━━━ PASSAGE

New Study Gives ChatGPT High Marks as a CDS Tool

Mass General Brigham researchers say the large language model AI chatbot is almost as good in making clinical decisions as a med school graduate

Healthcare executives looking for support in developing a ChatGPT tool for their clinicians should take a look at the latest research coming out of Boston.

Investigators from Mass General Brigham have found that a large language model (LLM) AI chatbot is 72% accurate in making clinical decisions across all medical specialties and phases of care, and the tool is 77% effective in making a final diagnosis.

Those results make a good case for using the technology as a clinical decision support tool for clinicians—but not, as some might fear—a replacement.

“Our paper comprehensively assesses decision support via ChatGPT from the very beginning of working with a patient through the entire care scenario, from differential diagnosis all the way through testing, diagnosis, and management,” Marc Succi, MD, associate chair of innovation and commercialization and strategic innovation leader at Mass General Brigham and executive director of the MESH Incubator, said in a press release announcing the study's results.

“No real benchmarks exist, but we estimate this performance to be at the level of someone who has just graduated from medical school, such as an intern or resident," he added. "This tells us that LLMs in general have the potential to be an augmenting tool for the practice of medicine and support clinical decision making with impressive accuracy.”

The study, recently published in the Journal of Medical Internet Research, is the latest step in the whirlwind romance between healthcare and AI, and LLMs like the ChatGPT tool in particular. While some fear the technology could someday supplant clinicians, those who've been in the arena for a while say it holds value in giving clinicians the information they need at their fingertips to make decisions.

And those study results subtly point out that while LLMs are good, they aren't good enough to replace anybody.

In the study, Succi noted that ChatGPT was only 60% effective in making differential diagnoses, and it was only 68% accurate in making clinical management decisions, such as deciding what medication to prescribe after making a correct diagnosis.

“ChatGPT struggled with differential diagnosis, which is the meat and potatoes of medicine when a physician has to figure out what to do,” Succi, who co-authored the study, said in the press release. “That is important because it tells us where physicians are truly experts and adding the most value—in the early stages of patient care with little presenting information, when a list of possible diagnoses is needed.”

AI in clinical care needs "to include clinician voices at the front end, not as an afterthought," American Medical Association President Jesse Ehrenfeld, MD, MPH, said during the AIMed Global Summit this past June in San Diego.

The AIMed conference, which saw attendance skyrocket to some 1,500 people from last year to this year, served as a forum to discuss how the technology (called "augmented intelligence" rather than artificial intelligence") should be slowly and gradually adopted by healthcare. Ehrenfeld pointed out that the industry botched the roll-out of the electronic health record by rushing things and forcing clinicians to use the platform before they were comfortable with it.

"There is enthusiasm about this disruptive technology," he said, but "the existing regulatory framework is clearly not equipped to handle" AI governance.

━━━━━━

*CHECK YOUR UNDERSTANDING*
1 - According to the article on the ChatGPT study, why does ChatGPT's weakness with differential diagnosis matter? Answer in one to three sentences.
2 - Set down the part of the article on the ChatGPT study that opens with the words "And those study" and closes with "a correct diagnosis.", copying it word for word.

━━━ PROVIDED RECORDS

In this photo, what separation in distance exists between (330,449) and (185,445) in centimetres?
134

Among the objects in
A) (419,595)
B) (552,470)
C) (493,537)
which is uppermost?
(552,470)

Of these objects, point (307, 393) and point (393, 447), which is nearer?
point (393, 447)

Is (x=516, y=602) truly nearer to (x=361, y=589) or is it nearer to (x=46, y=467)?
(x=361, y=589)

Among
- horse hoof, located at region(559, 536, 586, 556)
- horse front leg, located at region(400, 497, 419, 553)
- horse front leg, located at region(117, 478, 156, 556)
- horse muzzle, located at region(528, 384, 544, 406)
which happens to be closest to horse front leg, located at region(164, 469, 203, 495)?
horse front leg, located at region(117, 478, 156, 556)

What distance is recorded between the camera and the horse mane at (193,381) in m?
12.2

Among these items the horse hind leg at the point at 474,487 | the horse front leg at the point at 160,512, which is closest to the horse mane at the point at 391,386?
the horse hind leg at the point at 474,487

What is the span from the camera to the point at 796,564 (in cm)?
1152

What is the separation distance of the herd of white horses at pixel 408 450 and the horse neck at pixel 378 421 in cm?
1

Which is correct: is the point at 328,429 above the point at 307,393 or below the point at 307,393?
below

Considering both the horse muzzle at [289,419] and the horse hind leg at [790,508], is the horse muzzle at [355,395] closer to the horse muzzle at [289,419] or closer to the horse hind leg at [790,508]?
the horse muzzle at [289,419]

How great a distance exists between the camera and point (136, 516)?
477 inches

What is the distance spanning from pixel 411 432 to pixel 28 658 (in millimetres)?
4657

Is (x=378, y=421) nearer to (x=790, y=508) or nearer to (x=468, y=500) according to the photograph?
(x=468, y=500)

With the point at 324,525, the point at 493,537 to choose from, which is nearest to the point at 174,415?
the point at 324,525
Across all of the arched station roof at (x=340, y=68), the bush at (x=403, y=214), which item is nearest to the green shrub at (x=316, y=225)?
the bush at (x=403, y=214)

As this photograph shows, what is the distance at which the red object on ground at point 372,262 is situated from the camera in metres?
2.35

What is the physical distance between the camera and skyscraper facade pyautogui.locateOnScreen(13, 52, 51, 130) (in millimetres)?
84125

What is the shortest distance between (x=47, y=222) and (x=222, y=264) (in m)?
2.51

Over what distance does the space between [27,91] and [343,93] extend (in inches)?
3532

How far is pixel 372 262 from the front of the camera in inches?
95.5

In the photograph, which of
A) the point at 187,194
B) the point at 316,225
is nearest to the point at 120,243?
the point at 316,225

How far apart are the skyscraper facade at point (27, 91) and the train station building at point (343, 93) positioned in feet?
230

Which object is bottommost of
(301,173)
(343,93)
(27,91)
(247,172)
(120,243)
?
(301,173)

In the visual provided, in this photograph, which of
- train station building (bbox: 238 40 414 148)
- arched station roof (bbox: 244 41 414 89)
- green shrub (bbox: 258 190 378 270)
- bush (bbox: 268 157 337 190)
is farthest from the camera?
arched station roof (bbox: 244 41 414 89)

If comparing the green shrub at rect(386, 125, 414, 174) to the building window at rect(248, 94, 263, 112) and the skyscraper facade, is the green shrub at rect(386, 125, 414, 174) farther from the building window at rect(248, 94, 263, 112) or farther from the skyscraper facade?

━━━━━━

*TASK SOLUTIONS*
1 - It matters because it shows where physicians are truly experts and add the most value. That is in the early stages of patient care, when there is little presenting information and a list of possible diagnoses is needed.

2 -
And those study results subtly point out that while LLMs are good, they aren't good enough to replace anybody.

In the study, Succi noted that ChatGPT was only 60% effective in making differential diagnoses, and it was only 68% accurate in making clinical management decisions, such as deciding what medication to prescribe after making a correct diagnosis.